雲跳【うんちょう】

あの雲を跳び越えたなら

就活あれこれ 其の弐

2010-07-22 | 雑記
 結局のところ、二股云々で無駄に悶々していたのは本当に無駄であった。土曜日の夕方に二発目の会社から不採用の連絡が入った。
 ちょうどその日の午後のことであるが、三発目の運送会社のお達しで「運転適正検査」を受けに行った。運転業務に従事するためには、なにはともあれ、まずその適正を判断してそれから面接を行うのだという。
「運転適正検査」を受ける場所は金沢駅西口を出てすぐ目の前にある大きなビルの中であった。正直、自分みたいな奴には一生、縁もゆかりもなさそうな瀟洒なビルヂングであったのでまるっきり田舎者のように外観を仰ぎ慄き、不審者然とした挙動で恐る恐る中に入っていった。土曜日ということもあるのだろう、ビルの中はひっそりとしていた。なんだか、映画でしか見たことないようなビル内は、いったいぜんたいどこをどう進めば目的地に辿り着けるのか? 軽度の方向音痴はここでも遺憾なく発揮され、時折すれ違うスラッとしたおねぃさんやパリッとしたおじさまに不審な眼差しを浴びせられ萎縮していた。
 ようやくのことでエレベーターを見つけたものの、そこだけでエレベーターが六基くらいあって、どれに乗ればいいのか逡巡してしまう。まずもってしてこんなにエレベーターがたくさん並んでいるのを見るのはオラ初めてだってばさぁ。
 二、三度いらないところを進んだもののなんとか「適性検査」を実施しているフロアに着くと、指定された三十分前にもかかわらず、受付けをすると同時にさくさく課題を与えられた。
 一昔、いや二昔前くらいのゲームセンターにあったレースゲームのような、目の前に画面があって、もうパワーステアリングを通り越して、どうにもぐらんぐらんなハンドル、左右にボタン、右横に0から9までの数字が書かれたボタン、そして右足元にカックンカックンのアクセル。そんな装置が六つ並んでいるところに座らされ、ヘッドホンを装着させられる。
 係の人が言う「ヘッドホンから説明が流れますので、よく聴いてその指示に従っていってください」。ラジャー。
 ちょっと、詳細は省くが、まず一発目から説明をよく聴いてなかった私は係の人から怒られた。
「ちゃんと説明聴いてくださいね!」
 ら、ラジャー……。
 が、なんだかよくわからないうちに最初の検査? 試験? いやなんかゲームっぽい。それもファミコン以前の、ゲームウォッチ系。
 そういうのが、まあ何種類か、ゲームさながらレベルアップしながら行われるのだ。さて、ここで、ひとつ言っておきたいのだが私はゲームが苦手だ。まったく要領を得ないのはおろか、いったい自分が何をすればいいのかコントローラーと画面の意識が直結しないのである。そんなのだから、最終のハンドルを操作して左右の障害物に当たらずに進むという試験では、始終「障害物に当たりましたぜ」とでも言ったような「ブーブー」うるさい音がヘッドホンから鳴り響いていた。

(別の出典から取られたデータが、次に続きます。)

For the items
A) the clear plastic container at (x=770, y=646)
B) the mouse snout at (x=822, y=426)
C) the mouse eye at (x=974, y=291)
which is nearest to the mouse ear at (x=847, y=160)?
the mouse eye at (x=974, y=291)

 さて、それが済むと次は視力の検査になる。視力には自信がある。近頃老眼の気味は出てきているものの両目とも2.0を自負している。
 まず最初のオーソドックスな視力検査はなんなくパスした。次に名前は忘れたが三本の線が一直線になったらボタンを押す、という検査があって「やったことあります?」と訊かれて「ああ、なんとなく」と言ったのがいけなかった。はっきりいって、座ったはいいがわけがわからなくってただぼんやりしていたら係の人に怒られた。
「だから、わからないんならちゃんと説明聴いてくださいね!」
 あい、すみまてん……。
 ともあれそんなこんなで視力のほうも済み、次は筆記試験。これはまあ、性格だのなんだの、一種の心理試験というか性格判断みたいなものであるので、多少の嘘と正直さでいい人をアピールしておいた。

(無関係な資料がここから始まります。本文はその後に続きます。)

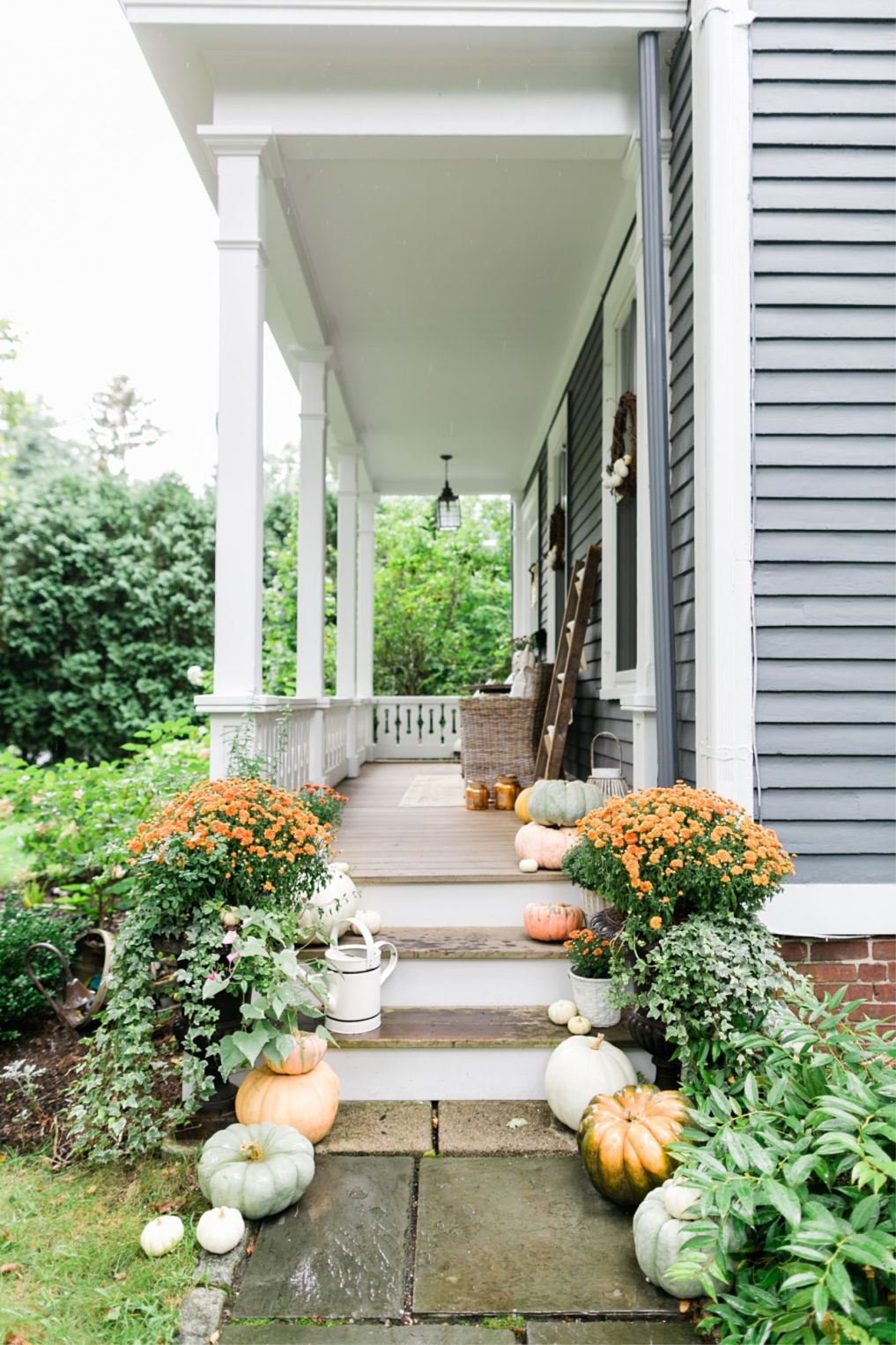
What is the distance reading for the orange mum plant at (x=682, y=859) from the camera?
7.80 feet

 すべての検査が終わり、最初のゲーム機にまた座らされた。画面に診断結果が出るのだという。程なくグラフになってでてきた私の運転適正は、すばらしいものであった。
 ゆずり合いの心、思いやりの心、状況判断、等々……五段階で示されているのだが、ほぼ四か五である。ただ、ひとつをのぞいては。
 それは、いちばん下の「反射神経」だったか「素早い判断力」的な項目が、なんと「レベル1」である。だいたい、自分と同年齢の平均値は三とか四である。まあ、そうだろな、と。
 なにやらヘッドホンからは説明が流れてくるのだが、なんだかもうどうでもいいや、と思ってあまり真剣に聴かなかった。
 それがまた、いけなかった。
 ああ、これで、帰れるんだ。これでただの男に。帰れるんだ、これで、帰れるんだー。おー、らいららいららいららいららい、らいららいら……などとアリス状態になっていたら、最初からなにかと私を怒っていた係の人に呼ばれて面談みたいなものになった。
 まずその人が訊く。「診断結果の説明、おわかりになりましたか?」
 やべ、聴いてねーし。
「はぁ、まぁ、えぇ……」とりあえず曖昧に誤魔化してみたものの、
「ちゃんと聴いて、理解したうえで改善していかなければなりません」
 なんだかまた怒られた。
 それでもなにかとその人の話に適当に相槌をうったり、殊勝な感じで「はぁ」などと頷いていたら、係の人が突然にっこり笑ってこう言った。
「貴方は慎重に、物事をよく考えて行動を起こす人なのですね。決して反射神経が鈍いとか、運動能力が劣っているわけではありませんよ。運転には咄嗟の判断も必要ですけれど、それに慣れてしまうのがいちばん危険なのです。ですから、運転のお仕事をされるうえでは、あなたのその慎重さはとても大事なことなのですよ」
 うわ、なんか完全に慰められてるよ……オレ。

 
 とにもかくにも、この「運転適正検査」の結果が運送会社に送られて、そののち本格的な面接を行うということであったが、未だ会社から連絡は来ていない。